Title: Cartel Land
Rating: 4 Stars
This documentary tells the story of two thematically related stories of vigilantes fighting against the drug cartels.
One takes place near the border in Arizona. The leader is a person who has had a hard life, has made some mistakes, and has found his calling, which is trying to interdict the drugs coming into his little corner of the border.
This was less interesting to me. On a personal level, I can understand his desire to do good. It just seems like such a quixotic quest guaranteed to fail. It was simply hard to take his rag tag collection of people and treat them in any way seriously, despite their uniforms, weapons, and radios.
The more interesting story is on the other side of border (way on the other side, deep in the Michoacan part of Mexico). That state appears to have been taken over by the cartel.
One man, a doctor, decides to make a difference. He raises a group of men, they come up with whatever weapons they can muster, and they take over a town and kick out the cartel (the Templars). The town greets them as liberators.
They secure this town and go after the next town. And the next. And the next. Soon, they have a good chunk of the state liberated from the cartel. In each town, the leader, Dr Mireles, tells the town that the Autodefensas are there to help, but it is the people’s town and they need to control it. He asks for volunteers to join him, of which there are many.
In one unbelievable scene, the federal police come to confiscate the weapons from the Autodefensas. The church bell is rung, and the townspeople, equipped with sticks and other crude weapons, descend upon the authorities in defense of the Autodefensas. In the face of such an uprising, the authorities back down and return the weapons.
Dr Mireles is shown relaxing as an attentive, loving husband and father.
He then gets into a mysterious plane crash that leaves him seriously injured. In the aftermath, his right hand man (with the unlikely but utterly appropriate nickname Papa Smurf) tries to lead. Under his leadership, the discipline disintegrates. People from the Autodefensas steal from houses, they abuse their authority, and alienate the locals. In one scene, Papa Smurf is effectively shouted down in a town square meeting by the townspeople.
It also comes out that one of the other leaders in the Autodefensas is himself a member of the Templars. Several other members of the Templars have infiltrated them. In one of the final scenes, a meth cook casually mentions that money from drug sales are used to buy weapons used by the Autodefensas.
Dr Mireles tries to come back. He himself is now shown to be a tarnished figure. In front of cameras, he blatantly starts an affair with a woman half his age. In one aside, he pretty clearly orders the execution of a suspected cartel member. He fights to regain control of Autodefensas but ultimately he loses and the Autodefensas is brought under the authority of the federal government as a Rural Defense Force, with all of the possibilities of official corruption now available.
Dr Mirelese ends up on the run, in fear of his life. In a note at the end, it is mentioned that he has been arrested and is incarcerated in a federal facility.

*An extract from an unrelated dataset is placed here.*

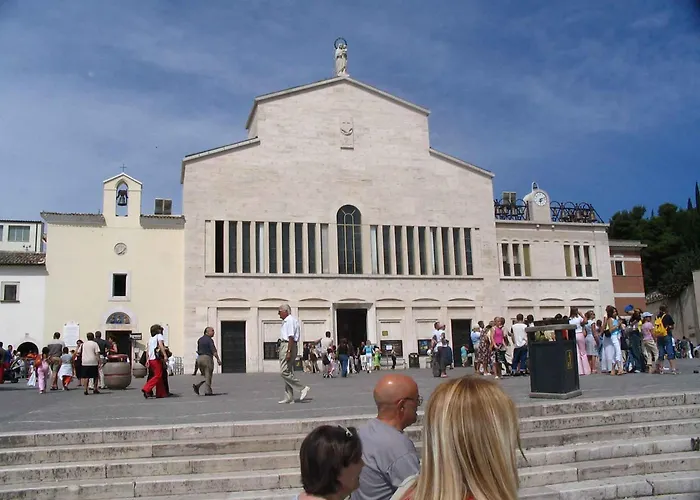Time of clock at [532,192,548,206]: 6:11
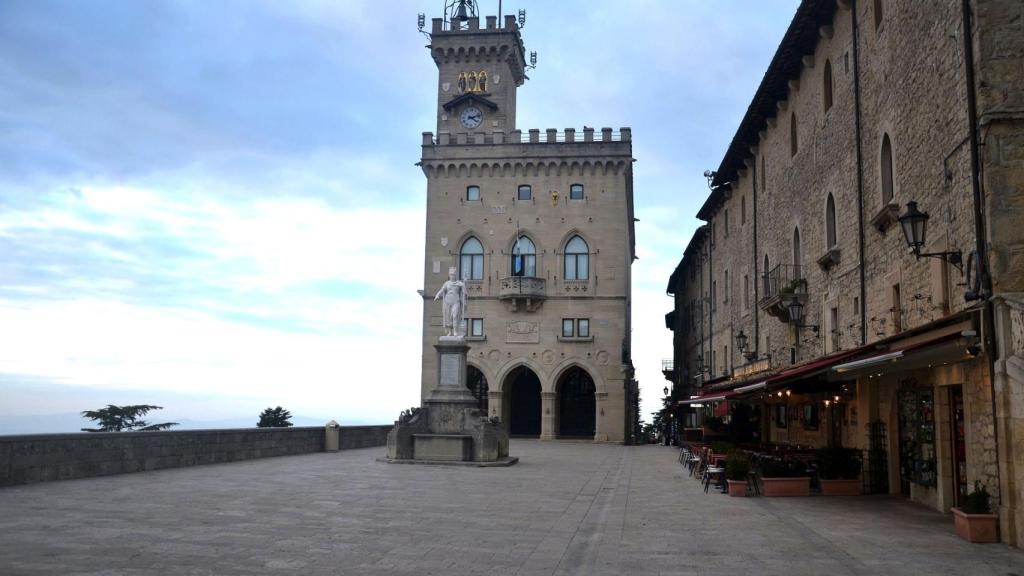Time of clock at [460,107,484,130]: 4:12
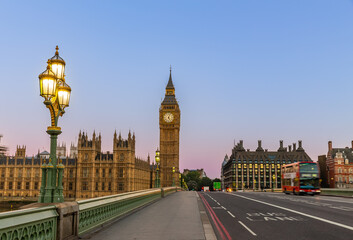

This tragedy shows the possibly impossible difficulty of trying to bring justice to a country that has really never known civil justice. A power rises up to free the people, but the actual acquisition of the power ends up itself corrupting.
The leader on the Arizona border talks about how all it takes to break a cycle is someone to actually act to break it. The story of the Autodefensas shows how hard that really is to do.